## Entries taken from a collection
= Beginning of Section =
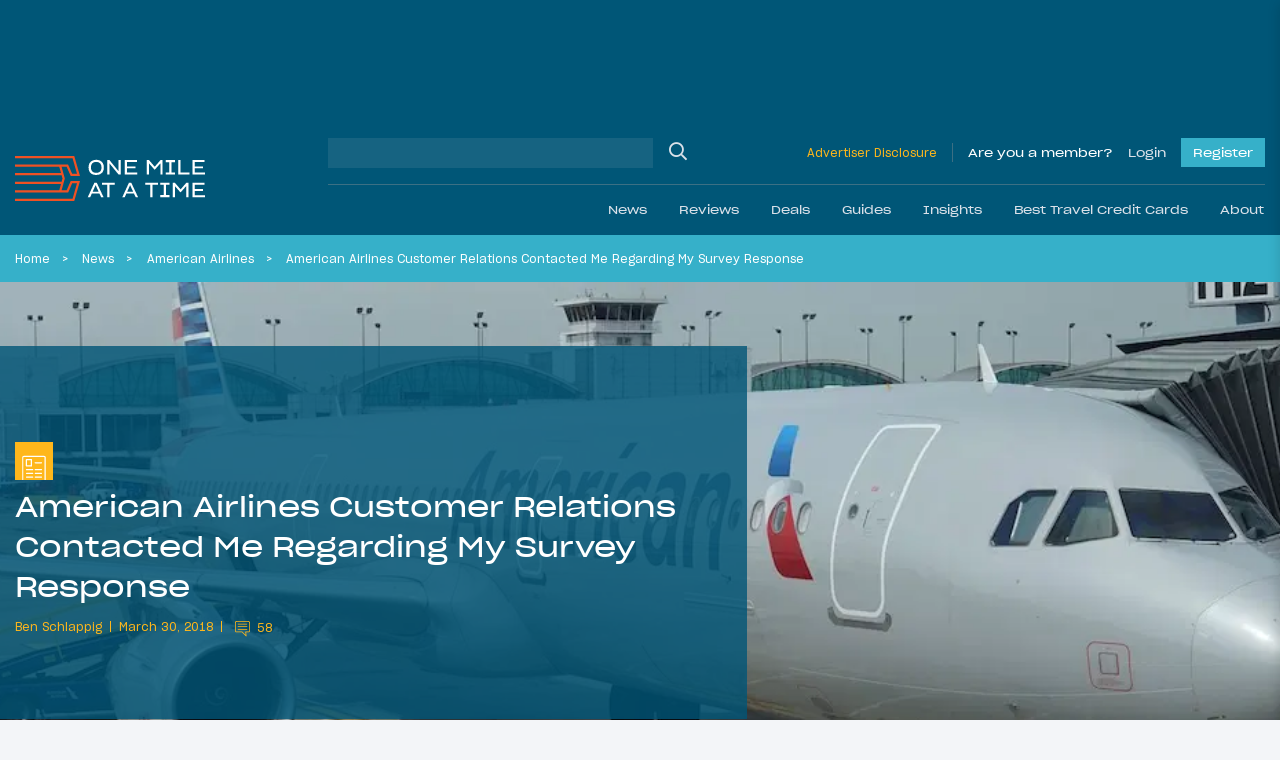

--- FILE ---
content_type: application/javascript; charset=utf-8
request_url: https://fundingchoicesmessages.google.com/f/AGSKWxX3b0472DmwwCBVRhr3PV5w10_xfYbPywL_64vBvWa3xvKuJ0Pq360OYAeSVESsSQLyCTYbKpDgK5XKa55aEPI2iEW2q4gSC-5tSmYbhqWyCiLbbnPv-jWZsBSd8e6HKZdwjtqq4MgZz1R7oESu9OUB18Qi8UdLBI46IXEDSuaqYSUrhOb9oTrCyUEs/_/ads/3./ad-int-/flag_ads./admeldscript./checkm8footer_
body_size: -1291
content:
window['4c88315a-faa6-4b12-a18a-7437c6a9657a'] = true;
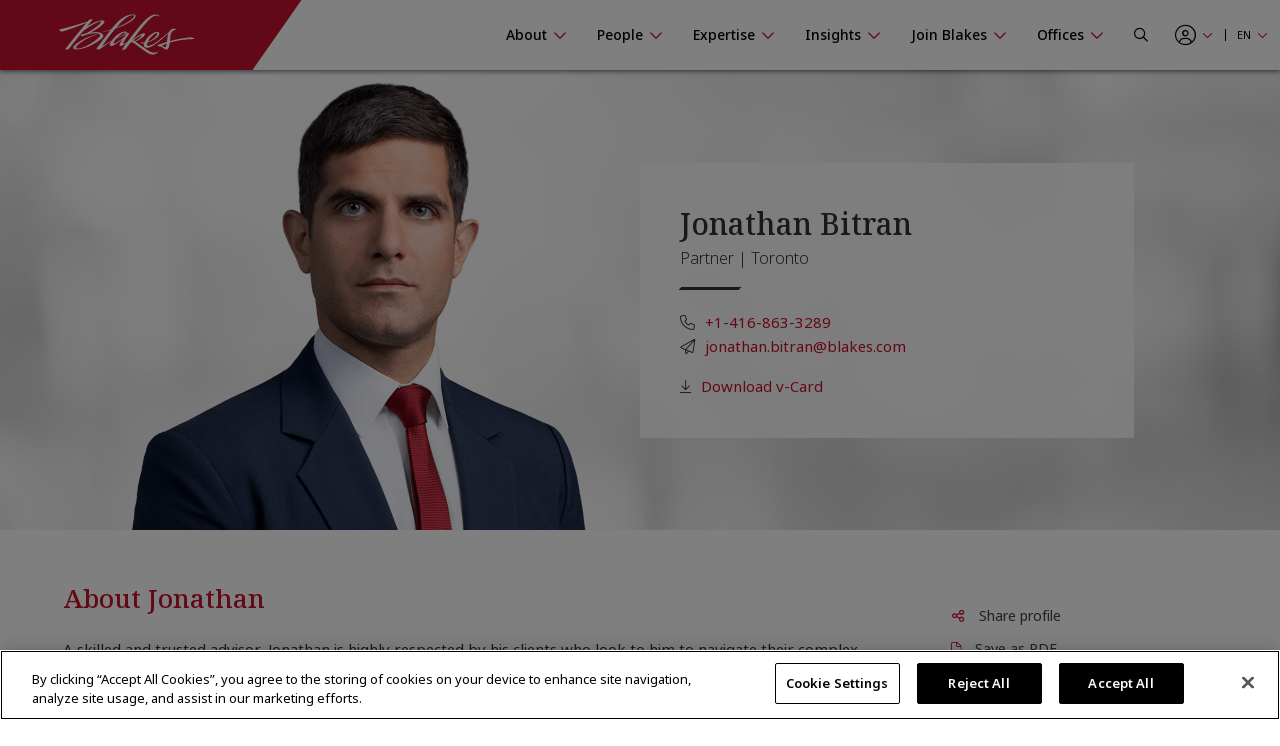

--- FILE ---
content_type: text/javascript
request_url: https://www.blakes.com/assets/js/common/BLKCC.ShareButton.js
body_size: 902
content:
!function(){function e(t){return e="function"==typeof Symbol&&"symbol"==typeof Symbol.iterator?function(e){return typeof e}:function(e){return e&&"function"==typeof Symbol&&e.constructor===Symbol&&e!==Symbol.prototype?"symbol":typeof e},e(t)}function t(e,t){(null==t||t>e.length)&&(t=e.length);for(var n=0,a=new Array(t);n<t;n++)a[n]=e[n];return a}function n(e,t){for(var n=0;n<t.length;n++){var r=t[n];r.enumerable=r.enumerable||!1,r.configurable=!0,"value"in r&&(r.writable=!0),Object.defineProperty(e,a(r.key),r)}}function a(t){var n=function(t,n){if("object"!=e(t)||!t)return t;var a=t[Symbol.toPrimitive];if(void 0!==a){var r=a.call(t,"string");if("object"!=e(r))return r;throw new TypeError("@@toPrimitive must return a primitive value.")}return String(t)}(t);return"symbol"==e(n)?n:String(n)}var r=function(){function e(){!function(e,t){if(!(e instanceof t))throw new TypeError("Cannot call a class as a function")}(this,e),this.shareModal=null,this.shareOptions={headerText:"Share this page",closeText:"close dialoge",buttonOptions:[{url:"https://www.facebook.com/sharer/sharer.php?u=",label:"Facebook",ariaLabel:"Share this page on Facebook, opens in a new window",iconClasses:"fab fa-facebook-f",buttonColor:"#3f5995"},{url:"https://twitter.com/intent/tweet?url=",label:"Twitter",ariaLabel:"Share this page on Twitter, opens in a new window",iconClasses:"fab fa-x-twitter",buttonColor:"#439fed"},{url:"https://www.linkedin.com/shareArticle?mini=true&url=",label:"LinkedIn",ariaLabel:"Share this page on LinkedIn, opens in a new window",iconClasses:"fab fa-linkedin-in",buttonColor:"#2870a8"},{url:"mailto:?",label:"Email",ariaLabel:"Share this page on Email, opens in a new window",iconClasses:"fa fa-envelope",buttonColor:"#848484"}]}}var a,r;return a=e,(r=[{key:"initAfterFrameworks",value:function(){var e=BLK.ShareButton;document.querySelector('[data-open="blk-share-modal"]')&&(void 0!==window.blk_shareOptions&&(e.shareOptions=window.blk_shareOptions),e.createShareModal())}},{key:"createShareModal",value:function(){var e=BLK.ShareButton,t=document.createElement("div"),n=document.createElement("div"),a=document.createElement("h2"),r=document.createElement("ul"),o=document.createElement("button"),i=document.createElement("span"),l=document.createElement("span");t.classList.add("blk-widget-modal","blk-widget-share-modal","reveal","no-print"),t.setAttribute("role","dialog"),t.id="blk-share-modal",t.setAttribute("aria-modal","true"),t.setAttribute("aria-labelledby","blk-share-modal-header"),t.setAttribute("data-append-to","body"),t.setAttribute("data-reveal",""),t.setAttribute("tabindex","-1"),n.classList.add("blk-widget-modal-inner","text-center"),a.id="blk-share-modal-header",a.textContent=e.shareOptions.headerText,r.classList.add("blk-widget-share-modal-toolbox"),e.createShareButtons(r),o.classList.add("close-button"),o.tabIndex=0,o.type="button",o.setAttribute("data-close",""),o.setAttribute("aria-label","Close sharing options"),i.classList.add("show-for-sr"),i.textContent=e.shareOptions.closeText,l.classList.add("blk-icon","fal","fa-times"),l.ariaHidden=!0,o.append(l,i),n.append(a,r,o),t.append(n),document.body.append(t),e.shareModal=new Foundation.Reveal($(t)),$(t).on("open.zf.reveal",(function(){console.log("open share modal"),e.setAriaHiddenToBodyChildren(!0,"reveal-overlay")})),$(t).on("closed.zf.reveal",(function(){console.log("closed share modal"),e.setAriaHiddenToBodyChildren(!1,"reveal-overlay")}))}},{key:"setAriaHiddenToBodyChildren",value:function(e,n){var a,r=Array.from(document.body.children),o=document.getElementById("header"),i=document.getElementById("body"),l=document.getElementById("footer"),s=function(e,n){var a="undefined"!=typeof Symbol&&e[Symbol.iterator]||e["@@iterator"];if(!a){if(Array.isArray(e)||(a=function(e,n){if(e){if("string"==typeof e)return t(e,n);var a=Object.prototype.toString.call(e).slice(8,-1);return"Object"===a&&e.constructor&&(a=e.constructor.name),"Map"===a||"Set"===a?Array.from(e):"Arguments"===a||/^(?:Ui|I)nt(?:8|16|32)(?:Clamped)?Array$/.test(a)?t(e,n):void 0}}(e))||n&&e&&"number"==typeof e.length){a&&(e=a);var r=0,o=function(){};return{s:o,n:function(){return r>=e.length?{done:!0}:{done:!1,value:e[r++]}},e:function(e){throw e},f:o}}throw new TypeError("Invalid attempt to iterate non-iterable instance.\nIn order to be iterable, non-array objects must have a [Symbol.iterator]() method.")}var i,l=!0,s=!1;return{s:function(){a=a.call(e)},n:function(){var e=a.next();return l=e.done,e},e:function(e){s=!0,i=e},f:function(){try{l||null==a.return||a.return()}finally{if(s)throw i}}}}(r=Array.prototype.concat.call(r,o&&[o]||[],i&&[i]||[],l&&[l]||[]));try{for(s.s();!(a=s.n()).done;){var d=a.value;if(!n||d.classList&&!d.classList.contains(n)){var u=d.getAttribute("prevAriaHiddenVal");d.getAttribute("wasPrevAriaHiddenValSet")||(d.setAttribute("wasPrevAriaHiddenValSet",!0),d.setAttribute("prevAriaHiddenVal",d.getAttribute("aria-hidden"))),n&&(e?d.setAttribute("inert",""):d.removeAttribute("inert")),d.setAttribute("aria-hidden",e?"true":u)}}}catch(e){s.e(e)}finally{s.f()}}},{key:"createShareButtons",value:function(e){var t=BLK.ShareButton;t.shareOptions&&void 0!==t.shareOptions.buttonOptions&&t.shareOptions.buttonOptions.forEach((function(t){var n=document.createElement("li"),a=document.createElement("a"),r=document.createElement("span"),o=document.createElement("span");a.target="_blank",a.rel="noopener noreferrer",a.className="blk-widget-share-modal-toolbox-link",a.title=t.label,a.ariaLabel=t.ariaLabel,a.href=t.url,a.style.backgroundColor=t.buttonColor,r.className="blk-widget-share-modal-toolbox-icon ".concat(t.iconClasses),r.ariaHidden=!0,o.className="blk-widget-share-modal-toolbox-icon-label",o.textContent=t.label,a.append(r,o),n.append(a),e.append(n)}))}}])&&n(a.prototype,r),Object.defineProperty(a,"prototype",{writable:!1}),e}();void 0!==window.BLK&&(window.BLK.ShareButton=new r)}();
= End of Section =
Could you reproduce the records above exactly, leaving out the pictures?

## SOLUTION FOR THIS EXERCISE
--- FILE ---
content_type: application/javascript; charset=utf-8
request_url: https://fundingchoicesmessages.google.com/f/AGSKWxX3b0472DmwwCBVRhr3PV5w10_xfYbPywL_64vBvWa3xvKuJ0Pq360OYAeSVESsSQLyCTYbKpDgK5XKa55aEPI2iEW2q4gSC-5tSmYbhqWyCiLbbnPv-jWZsBSd8e6HKZdwjtqq4MgZz1R7oESu9OUB18Qi8UdLBI46IXEDSuaqYSUrhOb9oTrCyUEs/_/ads/3./ad-int-/flag_ads./admeldscript./checkm8footer_
body_size: -1291
content:
window['4c88315a-faa6-4b12-a18a-7437c6a9657a'] = true;

--- FILE ---
content_type: text/javascript
request_url: https://www.blakes.com/assets/js/common/BLKCC.ShareButton.js
body_size: 902
content:
!function(){function e(t){return e="function"==typeof Symbol&&"symbol"==typeof Symbol.iterator?function(e){return typeof e}:function(e){return e&&"function"==typeof Symbol&&e.constructor===Symbol&&e!==Symbol.prototype?"symbol":typeof e},e(t)}function t(e,t){(null==t||t>e.length)&&(t=e.length);for(var n=0,a=new Array(t);n<t;n++)a[n]=e[n];return a}function n(e,t){for(var n=0;n<t.length;n++){var r=t[n];r.enumerable=r.enumerable||!1,r.configurable=!0,"value"in r&&(r.writable=!0),Object.defineProperty(e,a(r.key),r)}}function a(t){var n=function(t,n){if("object"!=e(t)||!t)return t;var a=t[Symbol.toPrimitive];if(void 0!==a){var r=a.call(t,"string");if("object"!=e(r))return r;throw new TypeError("@@toPrimitive must return a primitive value.")}return String(t)}(t);return"symbol"==e(n)?n:String(n)}var r=function(){function e(){!function(e,t){if(!(e instanceof t))throw new TypeError("Cannot call a class as a function")}(this,e),this.shareModal=null,this.shareOptions={headerText:"Share this page",closeText:"close dialoge",buttonOptions:[{url:"https://www.facebook.com/sharer/sharer.php?u=",label:"Facebook",ariaLabel:"Share this page on Facebook, opens in a new window",iconClasses:"fab fa-facebook-f",buttonColor:"#3f5995"},{url:"https://twitter.com/intent/tweet?url=",label:"Twitter",ariaLabel:"Share this page on Twitter, opens in a new window",iconClasses:"fab fa-x-twitter",buttonColor:"#439fed"},{url:"https://www.linkedin.com/shareArticle?mini=true&url=",label:"LinkedIn",ariaLabel:"Share this page on LinkedIn, opens in a new window",iconClasses:"fab fa-linkedin-in",buttonColor:"#2870a8"},{url:"mailto:?",label:"Email",ariaLabel:"Share this page on Email, opens in a new window",iconClasses:"fa fa-envelope",buttonColor:"#848484"}]}}var a,r;return a=e,(r=[{key:"initAfterFrameworks",value:function(){var e=BLK.ShareButton;document.querySelector('[data-open="blk-share-modal"]')&&(void 0!==window.blk_shareOptions&&(e.shareOptions=window.blk_shareOptions),e.createShareModal())}},{key:"createShareModal",value:function(){var e=BLK.ShareButton,t=document.createElement("div"),n=document.createElement("div"),a=document.createElement("h2"),r=document.createElement("ul"),o=document.createElement("button"),i=document.createElement("span"),l=document.createElement("span");t.classList.add("blk-widget-modal","blk-widget-share-modal","reveal","no-print"),t.setAttribute("role","dialog"),t.id="blk-share-modal",t.setAttribute("aria-modal","true"),t.setAttribute("aria-labelledby","blk-share-modal-header"),t.setAttribute("data-append-to","body"),t.setAttribute("data-reveal",""),t.setAttribute("tabindex","-1"),n.classList.add("blk-widget-modal-inner","text-center"),a.id="blk-share-modal-header",a.textContent=e.shareOptions.headerText,r.classList.add("blk-widget-share-modal-toolbox"),e.createShareButtons(r),o.classList.add("close-button"),o.tabIndex=0,o.type="button",o.setAttribute("data-close",""),o.setAttribute("aria-label","Close sharing options"),i.classList.add("show-for-sr"),i.textContent=e.shareOptions.closeText,l.classList.add("blk-icon","fal","fa-times"),l.ariaHidden=!0,o.append(l,i),n.append(a,r,o),t.append(n),document.body.append(t),e.shareModal=new Foundation.Reveal($(t)),$(t).on("open.zf.reveal",(function(){console.log("open share modal"),e.setAriaHiddenToBodyChildren(!0,"reveal-overlay")})),$(t).on("closed.zf.reveal",(function(){console.log("closed share modal"),e.setAriaHiddenToBodyChildren(!1,"reveal-overlay")}))}},{key:"setAriaHiddenToBodyChildren",value:function(e,n){var a,r=Array.from(document.body.children),o=document.getElementById("header"),i=document.getElementById("body"),l=document.getElementById("footer"),s=function(e,n){var a="undefined"!=typeof Symbol&&e[Symbol.iterator]||e["@@iterator"];if(!a){if(Array.isArray(e)||(a=function(e,n){if(e){if("string"==typeof e)return t(e,n);var a=Object.prototype.toString.call(e).slice(8,-1);return"Object"===a&&e.constructor&&(a=e.constructor.name),"Map"===a||"Set"===a?Array.from(e):"Arguments"===a||/^(?:Ui|I)nt(?:8|16|32)(?:Clamped)?Array$/.test(a)?t(e,n):void 0}}(e))||n&&e&&"number"==typeof e.length){a&&(e=a);var r=0,o=function(){};return{s:o,n:function(){return r>=e.length?{done:!0}:{done:!1,value:e[r++]}},e:function(e){throw e},f:o}}throw new TypeError("Invalid attempt to iterate non-iterable instance.\nIn order to be iterable, non-array objects must have a [Symbol.iterator]() method.")}var i,l=!0,s=!1;return{s:function(){a=a.call(e)},n:function(){var e=a.next();return l=e.done,e},e:function(e){s=!0,i=e},f:function(){try{l||null==a.return||a.return()}finally{if(s)throw i}}}}(r=Array.prototype.concat.call(r,o&&[o]||[],i&&[i]||[],l&&[l]||[]));try{for(s.s();!(a=s.n()).done;){var d=a.value;if(!n||d.classList&&!d.classList.contains(n)){var u=d.getAttribute("prevAriaHiddenVal");d.getAttribute("wasPrevAriaHiddenValSet")||(d.setAttribute("wasPrevAriaHiddenValSet",!0),d.setAttribute("prevAriaHiddenVal",d.getAttribute("aria-hidden"))),n&&(e?d.setAttribute("inert",""):d.removeAttribute("inert")),d.setAttribute("aria-hidden",e?"true":u)}}}catch(e){s.e(e)}finally{s.f()}}},{key:"createShareButtons",value:function(e){var t=BLK.ShareButton;t.shareOptions&&void 0!==t.shareOptions.buttonOptions&&t.shareOptions.buttonOptions.forEach((function(t){var n=document.createElement("li"),a=document.createElement("a"),r=document.createElement("span"),o=document.createElement("span");a.target="_blank",a.rel="noopener noreferrer",a.className="blk-widget-share-modal-toolbox-link",a.title=t.label,a.ariaLabel=t.ariaLabel,a.href=t.url,a.style.backgroundColor=t.buttonColor,r.className="blk-widget-share-modal-toolbox-icon ".concat(t.iconClasses),r.ariaHidden=!0,o.className="blk-widget-share-modal-toolbox-icon-label",o.textContent=t.label,a.append(r,o),n.append(a),e.append(n)}))}}])&&n(a.prototype,r),Object.defineProperty(a,"prototype",{writable:!1}),e}();void 0!==window.BLK&&(window.BLK.ShareButton=new r)}();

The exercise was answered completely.